[RECORDS SHOWN]

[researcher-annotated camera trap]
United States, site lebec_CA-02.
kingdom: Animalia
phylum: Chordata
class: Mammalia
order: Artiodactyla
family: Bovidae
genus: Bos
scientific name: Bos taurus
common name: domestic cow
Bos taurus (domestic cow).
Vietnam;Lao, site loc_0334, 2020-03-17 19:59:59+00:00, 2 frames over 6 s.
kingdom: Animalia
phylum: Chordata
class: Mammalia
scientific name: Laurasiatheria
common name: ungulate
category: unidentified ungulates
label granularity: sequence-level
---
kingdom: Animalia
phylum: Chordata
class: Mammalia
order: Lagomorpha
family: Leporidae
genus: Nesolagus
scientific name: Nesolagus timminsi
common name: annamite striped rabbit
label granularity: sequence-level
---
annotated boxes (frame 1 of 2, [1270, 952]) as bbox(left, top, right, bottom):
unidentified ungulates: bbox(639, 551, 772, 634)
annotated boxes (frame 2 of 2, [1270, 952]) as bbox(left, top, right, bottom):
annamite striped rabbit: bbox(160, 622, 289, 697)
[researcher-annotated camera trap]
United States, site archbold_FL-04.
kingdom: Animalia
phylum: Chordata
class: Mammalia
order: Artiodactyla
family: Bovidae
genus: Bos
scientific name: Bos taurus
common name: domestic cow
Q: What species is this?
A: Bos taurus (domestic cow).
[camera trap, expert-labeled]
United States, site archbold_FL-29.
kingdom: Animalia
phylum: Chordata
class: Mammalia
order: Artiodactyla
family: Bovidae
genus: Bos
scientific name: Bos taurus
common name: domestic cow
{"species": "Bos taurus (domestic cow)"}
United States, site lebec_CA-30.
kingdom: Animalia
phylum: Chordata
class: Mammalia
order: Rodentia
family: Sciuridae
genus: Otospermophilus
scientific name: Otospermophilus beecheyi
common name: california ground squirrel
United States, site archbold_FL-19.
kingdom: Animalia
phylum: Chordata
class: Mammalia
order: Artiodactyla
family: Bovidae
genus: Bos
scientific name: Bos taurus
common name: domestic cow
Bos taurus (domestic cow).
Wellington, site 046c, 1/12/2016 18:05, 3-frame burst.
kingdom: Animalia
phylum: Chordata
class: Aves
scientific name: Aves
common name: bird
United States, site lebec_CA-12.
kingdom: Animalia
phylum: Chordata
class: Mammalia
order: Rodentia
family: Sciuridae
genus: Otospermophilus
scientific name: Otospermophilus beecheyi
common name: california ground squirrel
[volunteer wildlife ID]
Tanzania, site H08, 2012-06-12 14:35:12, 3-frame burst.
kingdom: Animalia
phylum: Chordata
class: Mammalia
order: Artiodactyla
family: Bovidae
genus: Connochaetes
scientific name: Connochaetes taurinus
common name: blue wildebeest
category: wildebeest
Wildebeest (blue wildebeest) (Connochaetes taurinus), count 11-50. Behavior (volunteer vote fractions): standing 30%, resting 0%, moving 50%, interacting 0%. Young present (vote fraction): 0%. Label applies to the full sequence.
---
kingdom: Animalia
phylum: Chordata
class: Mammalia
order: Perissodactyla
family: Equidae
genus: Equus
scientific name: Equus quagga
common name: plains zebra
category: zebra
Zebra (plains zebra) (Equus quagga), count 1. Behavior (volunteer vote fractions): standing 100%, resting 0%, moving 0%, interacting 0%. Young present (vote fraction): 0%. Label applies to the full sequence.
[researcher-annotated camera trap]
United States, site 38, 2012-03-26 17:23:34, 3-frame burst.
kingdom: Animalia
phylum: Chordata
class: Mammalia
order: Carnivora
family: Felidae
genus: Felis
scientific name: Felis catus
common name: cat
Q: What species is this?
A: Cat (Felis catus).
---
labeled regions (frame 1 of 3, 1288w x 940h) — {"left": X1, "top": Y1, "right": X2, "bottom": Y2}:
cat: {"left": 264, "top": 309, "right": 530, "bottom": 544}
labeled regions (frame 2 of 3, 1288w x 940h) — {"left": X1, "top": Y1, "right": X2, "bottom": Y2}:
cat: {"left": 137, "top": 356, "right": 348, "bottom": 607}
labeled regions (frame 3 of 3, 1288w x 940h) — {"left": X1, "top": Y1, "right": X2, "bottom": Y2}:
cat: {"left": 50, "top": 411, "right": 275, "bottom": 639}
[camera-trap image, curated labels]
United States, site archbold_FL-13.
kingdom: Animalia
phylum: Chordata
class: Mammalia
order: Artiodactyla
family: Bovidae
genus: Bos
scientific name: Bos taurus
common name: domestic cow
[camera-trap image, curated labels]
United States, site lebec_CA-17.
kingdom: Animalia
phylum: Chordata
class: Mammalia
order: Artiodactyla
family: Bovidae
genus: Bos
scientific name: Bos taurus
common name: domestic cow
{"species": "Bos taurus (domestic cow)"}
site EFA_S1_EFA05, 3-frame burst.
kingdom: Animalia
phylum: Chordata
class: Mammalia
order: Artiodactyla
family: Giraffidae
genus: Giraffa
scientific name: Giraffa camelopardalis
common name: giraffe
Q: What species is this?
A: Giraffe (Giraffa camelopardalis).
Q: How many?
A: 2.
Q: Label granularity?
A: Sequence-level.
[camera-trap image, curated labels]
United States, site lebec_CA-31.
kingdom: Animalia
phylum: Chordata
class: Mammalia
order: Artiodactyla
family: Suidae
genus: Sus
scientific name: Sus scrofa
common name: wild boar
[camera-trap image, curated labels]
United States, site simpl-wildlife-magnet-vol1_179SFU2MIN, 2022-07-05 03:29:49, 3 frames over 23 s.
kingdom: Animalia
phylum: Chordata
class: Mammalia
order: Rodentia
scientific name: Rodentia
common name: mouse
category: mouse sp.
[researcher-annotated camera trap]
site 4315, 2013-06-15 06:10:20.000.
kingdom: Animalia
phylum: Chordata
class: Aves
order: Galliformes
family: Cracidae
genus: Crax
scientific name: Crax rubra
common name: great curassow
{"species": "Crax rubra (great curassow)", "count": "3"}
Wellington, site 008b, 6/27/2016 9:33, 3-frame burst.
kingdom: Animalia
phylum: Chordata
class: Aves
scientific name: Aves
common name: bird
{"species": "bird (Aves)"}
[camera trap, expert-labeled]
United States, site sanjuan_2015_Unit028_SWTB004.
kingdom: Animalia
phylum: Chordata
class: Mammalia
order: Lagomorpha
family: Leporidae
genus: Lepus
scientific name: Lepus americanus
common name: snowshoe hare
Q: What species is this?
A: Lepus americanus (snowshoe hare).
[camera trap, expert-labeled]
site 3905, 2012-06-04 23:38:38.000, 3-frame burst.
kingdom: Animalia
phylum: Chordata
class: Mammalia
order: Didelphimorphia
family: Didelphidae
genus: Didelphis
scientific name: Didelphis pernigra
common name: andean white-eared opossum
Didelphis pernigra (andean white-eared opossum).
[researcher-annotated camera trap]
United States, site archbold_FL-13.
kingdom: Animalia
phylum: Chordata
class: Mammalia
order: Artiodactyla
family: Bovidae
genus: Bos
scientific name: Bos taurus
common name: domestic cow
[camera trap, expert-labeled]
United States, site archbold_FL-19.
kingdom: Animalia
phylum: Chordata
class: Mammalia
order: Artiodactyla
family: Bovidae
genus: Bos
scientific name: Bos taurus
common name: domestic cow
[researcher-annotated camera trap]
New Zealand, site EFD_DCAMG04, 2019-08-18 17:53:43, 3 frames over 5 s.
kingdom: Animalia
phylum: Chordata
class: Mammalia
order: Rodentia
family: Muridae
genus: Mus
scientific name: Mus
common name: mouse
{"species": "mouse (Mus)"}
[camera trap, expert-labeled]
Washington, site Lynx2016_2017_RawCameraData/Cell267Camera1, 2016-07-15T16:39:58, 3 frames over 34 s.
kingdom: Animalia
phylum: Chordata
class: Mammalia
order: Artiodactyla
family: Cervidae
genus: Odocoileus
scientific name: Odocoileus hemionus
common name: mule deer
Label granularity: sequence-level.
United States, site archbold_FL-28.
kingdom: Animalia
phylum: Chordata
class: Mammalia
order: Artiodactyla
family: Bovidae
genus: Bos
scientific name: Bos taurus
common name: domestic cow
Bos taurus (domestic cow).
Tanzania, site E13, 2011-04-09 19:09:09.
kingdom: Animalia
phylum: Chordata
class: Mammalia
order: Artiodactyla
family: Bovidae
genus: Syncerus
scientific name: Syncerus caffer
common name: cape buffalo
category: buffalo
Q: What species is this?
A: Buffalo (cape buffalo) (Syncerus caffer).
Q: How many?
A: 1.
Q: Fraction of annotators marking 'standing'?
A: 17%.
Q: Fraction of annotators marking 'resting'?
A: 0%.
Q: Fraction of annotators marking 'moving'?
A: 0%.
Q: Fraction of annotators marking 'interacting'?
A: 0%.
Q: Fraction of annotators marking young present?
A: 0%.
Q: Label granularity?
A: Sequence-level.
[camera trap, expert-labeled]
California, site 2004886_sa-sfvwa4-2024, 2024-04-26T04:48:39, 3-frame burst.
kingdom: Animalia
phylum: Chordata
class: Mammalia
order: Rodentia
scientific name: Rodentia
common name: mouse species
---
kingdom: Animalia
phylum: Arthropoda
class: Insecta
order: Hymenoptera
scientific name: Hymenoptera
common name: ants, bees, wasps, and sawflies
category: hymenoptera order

[/RECORDS SHOWN]

WHAT IS NEEDED →
The lines to return begin at the first line of the records and end at the line holding "genus: Nesolagus"; please return them exactly, including both, and nothing beyond.

EXERCISE SOLUTION →
[researcher-annotated camera trap]
United States, site lebec_CA-02.
kingdom: Animalia
phylum: Chordata
class: Mammalia
order: Artiodactyla
family: Bovidae
genus: Bos
scientific name: Bos taurus
common name: domestic cow
Bos taurus (domestic cow).
Vietnam;Lao, site loc_0334, 2020-03-17 19:59:59+00:00, 2 frames over 6 s.
kingdom: Animalia
phylum: Chordata
class: Mammalia
scientific name: Laurasiatheria
common name: ungulate
category: unidentified ungulates
label granularity: sequence-level
---
kingdom: Animalia
phylum: Chordata
class: Mammalia
order: Lagomorpha
family: Leporidae
genus: Nesolagus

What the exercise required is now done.